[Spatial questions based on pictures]
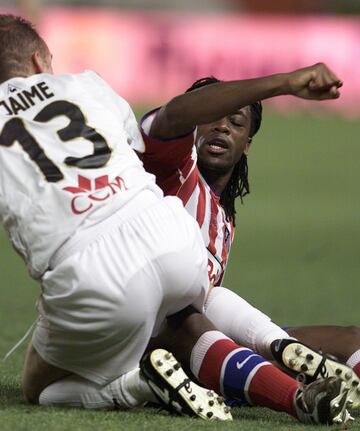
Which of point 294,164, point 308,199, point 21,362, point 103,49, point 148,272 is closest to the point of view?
point 148,272

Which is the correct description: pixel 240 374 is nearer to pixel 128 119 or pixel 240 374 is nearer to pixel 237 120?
pixel 128 119

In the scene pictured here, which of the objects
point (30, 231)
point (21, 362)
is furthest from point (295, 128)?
point (30, 231)

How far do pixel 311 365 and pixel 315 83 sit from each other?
114 centimetres

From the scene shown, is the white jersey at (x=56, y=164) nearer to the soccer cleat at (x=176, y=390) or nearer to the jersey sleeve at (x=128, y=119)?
the jersey sleeve at (x=128, y=119)

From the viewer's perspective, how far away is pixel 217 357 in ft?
16.1

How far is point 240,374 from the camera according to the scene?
4.84 meters

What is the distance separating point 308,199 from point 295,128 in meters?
7.28

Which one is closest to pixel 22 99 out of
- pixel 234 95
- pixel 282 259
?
pixel 234 95

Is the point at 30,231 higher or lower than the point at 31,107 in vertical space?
lower

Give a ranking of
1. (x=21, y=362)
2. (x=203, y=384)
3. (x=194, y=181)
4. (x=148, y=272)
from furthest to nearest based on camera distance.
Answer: (x=21, y=362)
(x=194, y=181)
(x=203, y=384)
(x=148, y=272)

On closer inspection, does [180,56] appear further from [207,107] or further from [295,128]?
[207,107]

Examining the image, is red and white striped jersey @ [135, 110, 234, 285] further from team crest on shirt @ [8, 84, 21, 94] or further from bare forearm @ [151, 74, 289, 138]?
team crest on shirt @ [8, 84, 21, 94]

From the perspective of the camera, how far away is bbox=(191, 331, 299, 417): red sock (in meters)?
4.73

Exercise instructions | Copy word for word the lines of the listing from the one containing "From the viewer's" through the end of the listing, both ends included.

Exercise response |
From the viewer's perspective, how far away is pixel 217 357 in ft?
16.1

How far is point 240,374 from the camera according to the scene?
4.84 meters

What is the distance separating point 308,199 from point 295,128 in meters?
7.28

Which one is closest to pixel 22 99 out of
- pixel 234 95
- pixel 282 259
?
pixel 234 95

Is the point at 30,231 higher or lower than the point at 31,107 in vertical space?
lower

Give a ranking of
1. (x=21, y=362)
2. (x=203, y=384)
3. (x=194, y=181)
4. (x=148, y=272)
from furthest to nearest based on camera distance.
Answer: (x=21, y=362)
(x=194, y=181)
(x=203, y=384)
(x=148, y=272)

On closer inspection, does [180,56] appear further from [207,107] or further from [295,128]?
[207,107]

Examining the image, is red and white striped jersey @ [135, 110, 234, 285] further from team crest on shirt @ [8, 84, 21, 94] or further from bare forearm @ [151, 74, 289, 138]?
team crest on shirt @ [8, 84, 21, 94]

From the perspective of the camera, how far away is bbox=(191, 331, 299, 417): red sock (in meters)?
4.73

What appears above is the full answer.